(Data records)
%%

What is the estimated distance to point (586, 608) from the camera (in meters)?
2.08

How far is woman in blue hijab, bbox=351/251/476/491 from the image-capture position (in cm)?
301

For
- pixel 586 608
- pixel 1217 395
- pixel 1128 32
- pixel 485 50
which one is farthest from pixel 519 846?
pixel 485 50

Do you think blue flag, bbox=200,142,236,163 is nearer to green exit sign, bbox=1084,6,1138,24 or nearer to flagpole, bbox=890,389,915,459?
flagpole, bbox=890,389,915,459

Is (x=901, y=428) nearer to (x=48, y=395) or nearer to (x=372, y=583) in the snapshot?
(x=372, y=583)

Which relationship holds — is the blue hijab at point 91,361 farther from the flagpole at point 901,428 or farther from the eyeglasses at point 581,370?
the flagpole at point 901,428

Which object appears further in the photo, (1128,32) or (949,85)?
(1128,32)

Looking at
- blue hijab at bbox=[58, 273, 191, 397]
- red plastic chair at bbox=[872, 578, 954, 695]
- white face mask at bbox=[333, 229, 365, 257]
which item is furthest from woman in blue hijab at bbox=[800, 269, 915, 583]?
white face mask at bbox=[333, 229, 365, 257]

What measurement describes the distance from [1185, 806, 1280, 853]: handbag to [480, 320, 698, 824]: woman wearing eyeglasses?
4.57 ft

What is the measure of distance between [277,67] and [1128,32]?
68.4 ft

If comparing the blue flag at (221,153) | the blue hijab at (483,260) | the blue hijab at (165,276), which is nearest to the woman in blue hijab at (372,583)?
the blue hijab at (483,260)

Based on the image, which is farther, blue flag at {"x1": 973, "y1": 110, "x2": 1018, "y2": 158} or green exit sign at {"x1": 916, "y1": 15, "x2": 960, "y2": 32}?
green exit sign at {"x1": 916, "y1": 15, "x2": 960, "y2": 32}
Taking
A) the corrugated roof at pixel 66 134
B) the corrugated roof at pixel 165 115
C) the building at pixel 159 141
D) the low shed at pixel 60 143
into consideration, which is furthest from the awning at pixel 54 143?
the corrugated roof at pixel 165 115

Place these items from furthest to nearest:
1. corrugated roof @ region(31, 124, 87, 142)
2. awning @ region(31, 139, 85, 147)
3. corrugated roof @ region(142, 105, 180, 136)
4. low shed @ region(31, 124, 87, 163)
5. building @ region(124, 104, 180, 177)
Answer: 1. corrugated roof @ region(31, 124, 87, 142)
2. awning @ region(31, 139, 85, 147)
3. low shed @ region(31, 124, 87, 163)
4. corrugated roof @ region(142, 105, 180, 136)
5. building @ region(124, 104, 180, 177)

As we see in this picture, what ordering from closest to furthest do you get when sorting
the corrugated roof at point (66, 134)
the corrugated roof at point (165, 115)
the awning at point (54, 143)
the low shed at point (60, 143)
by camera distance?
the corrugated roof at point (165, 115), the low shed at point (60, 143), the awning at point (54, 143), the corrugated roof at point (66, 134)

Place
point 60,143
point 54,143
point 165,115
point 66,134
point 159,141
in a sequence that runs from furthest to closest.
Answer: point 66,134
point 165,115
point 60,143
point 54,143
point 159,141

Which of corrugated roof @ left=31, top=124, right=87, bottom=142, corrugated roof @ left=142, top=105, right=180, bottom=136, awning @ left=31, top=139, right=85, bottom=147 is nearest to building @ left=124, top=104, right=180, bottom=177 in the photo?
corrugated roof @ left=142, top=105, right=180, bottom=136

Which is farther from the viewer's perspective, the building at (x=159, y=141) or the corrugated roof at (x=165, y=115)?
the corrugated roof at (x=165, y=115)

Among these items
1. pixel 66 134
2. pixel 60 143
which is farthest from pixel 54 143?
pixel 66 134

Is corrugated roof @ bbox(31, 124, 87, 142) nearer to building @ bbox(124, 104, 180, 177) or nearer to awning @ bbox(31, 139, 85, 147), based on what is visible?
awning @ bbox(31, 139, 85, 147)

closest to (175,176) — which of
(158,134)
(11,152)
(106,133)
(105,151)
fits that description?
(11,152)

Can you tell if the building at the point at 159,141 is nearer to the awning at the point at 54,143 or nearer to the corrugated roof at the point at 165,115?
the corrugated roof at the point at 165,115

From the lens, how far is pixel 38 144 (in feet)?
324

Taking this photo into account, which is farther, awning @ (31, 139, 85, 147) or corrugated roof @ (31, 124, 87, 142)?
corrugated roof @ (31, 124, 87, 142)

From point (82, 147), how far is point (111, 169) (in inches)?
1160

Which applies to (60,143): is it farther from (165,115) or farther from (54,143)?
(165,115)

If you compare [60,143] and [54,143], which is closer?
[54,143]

%%

What needs to be done:
Print the records above in full, exactly.

Finished task:
What is the estimated distance to point (586, 608) from the camera (in meters)?
2.08

How far is woman in blue hijab, bbox=351/251/476/491 from the image-capture position (in cm)?
301

For
- pixel 586 608
- pixel 1217 395
- pixel 1128 32
- pixel 485 50
which one is farthest from pixel 519 846?
pixel 485 50

Do you think blue flag, bbox=200,142,236,163 is nearer to green exit sign, bbox=1084,6,1138,24 or nearer to flagpole, bbox=890,389,915,459?
flagpole, bbox=890,389,915,459

Is (x=901, y=428) nearer to (x=48, y=395) or nearer to (x=372, y=583) in the snapshot?
(x=372, y=583)

Which relationship holds — is the blue hijab at point 91,361 farther from the flagpole at point 901,428 or farther from the eyeglasses at point 581,370?
the flagpole at point 901,428

Which object appears further in the photo, (1128,32) or (949,85)?
(1128,32)

Looking at
- blue hijab at bbox=[58, 273, 191, 397]
- red plastic chair at bbox=[872, 578, 954, 695]
- white face mask at bbox=[333, 229, 365, 257]
which item is furthest from woman in blue hijab at bbox=[800, 269, 915, 583]?
white face mask at bbox=[333, 229, 365, 257]

What measurement describes the distance from [1185, 806, 1280, 853]: handbag to [480, 320, 698, 824]: woman wearing eyeglasses?
4.57 ft

What is the measure of distance between [277,67] and [1128,32]?
68.4 ft

If comparing the blue flag at (221,153) | the blue hijab at (483,260) | the blue hijab at (165,276), which is nearest to the woman in blue hijab at (372,583)?
the blue hijab at (483,260)

Based on the image, which is farther, blue flag at {"x1": 973, "y1": 110, "x2": 1018, "y2": 158} or green exit sign at {"x1": 916, "y1": 15, "x2": 960, "y2": 32}?
green exit sign at {"x1": 916, "y1": 15, "x2": 960, "y2": 32}
Taking
A) the corrugated roof at pixel 66 134
B) the corrugated roof at pixel 165 115
C) the building at pixel 159 141
D) the low shed at pixel 60 143
into consideration, which is furthest from the awning at pixel 54 143?
the corrugated roof at pixel 165 115

Place these items from furthest to nearest:
1. corrugated roof @ region(31, 124, 87, 142)
2. awning @ region(31, 139, 85, 147)
3. corrugated roof @ region(142, 105, 180, 136)
4. low shed @ region(31, 124, 87, 163)
5. building @ region(124, 104, 180, 177)
Answer: 1. corrugated roof @ region(31, 124, 87, 142)
2. awning @ region(31, 139, 85, 147)
3. low shed @ region(31, 124, 87, 163)
4. corrugated roof @ region(142, 105, 180, 136)
5. building @ region(124, 104, 180, 177)

As we see in this picture, what ordering from closest to furthest do you get when sorting
the corrugated roof at point (66, 134)
the corrugated roof at point (165, 115)
the awning at point (54, 143)
the low shed at point (60, 143)
by camera distance?
the corrugated roof at point (165, 115), the low shed at point (60, 143), the awning at point (54, 143), the corrugated roof at point (66, 134)

Place
point 60,143
point 54,143
point 165,115
point 66,134
point 159,141
in a sequence that runs from furthest to closest.
Answer: point 66,134
point 165,115
point 60,143
point 54,143
point 159,141

Which of corrugated roof @ left=31, top=124, right=87, bottom=142, corrugated roof @ left=142, top=105, right=180, bottom=136, awning @ left=31, top=139, right=85, bottom=147 is nearest to building @ left=124, top=104, right=180, bottom=177 in the photo?
corrugated roof @ left=142, top=105, right=180, bottom=136

Which is farther from the viewer's perspective, the building at (x=159, y=141) or the corrugated roof at (x=165, y=115)?
the corrugated roof at (x=165, y=115)

Among these items
1. pixel 66 134
2. pixel 60 143
which is farthest from pixel 54 143?
pixel 66 134

Is corrugated roof @ bbox(31, 124, 87, 142) nearer to building @ bbox(124, 104, 180, 177) or nearer to awning @ bbox(31, 139, 85, 147), based on what is visible?
awning @ bbox(31, 139, 85, 147)

closest to (175,176) — which of
(158,134)
(11,152)
(106,133)
(105,151)
fits that description?
(11,152)

Can you tell if the building at the point at 159,141 is nearer to the awning at the point at 54,143 or nearer to the corrugated roof at the point at 165,115?
the corrugated roof at the point at 165,115

From the lens, how far is pixel 38 144 (in feet)?
324

Taking this photo into account, which is farther, awning @ (31, 139, 85, 147) or corrugated roof @ (31, 124, 87, 142)?
corrugated roof @ (31, 124, 87, 142)

From point (82, 147), how far is point (111, 169) (in inches)?
1160

Which applies to (60,143): is it farther from (165,115) or farther from (54,143)?
(165,115)

If you compare [60,143] and [54,143], which is closer?
[54,143]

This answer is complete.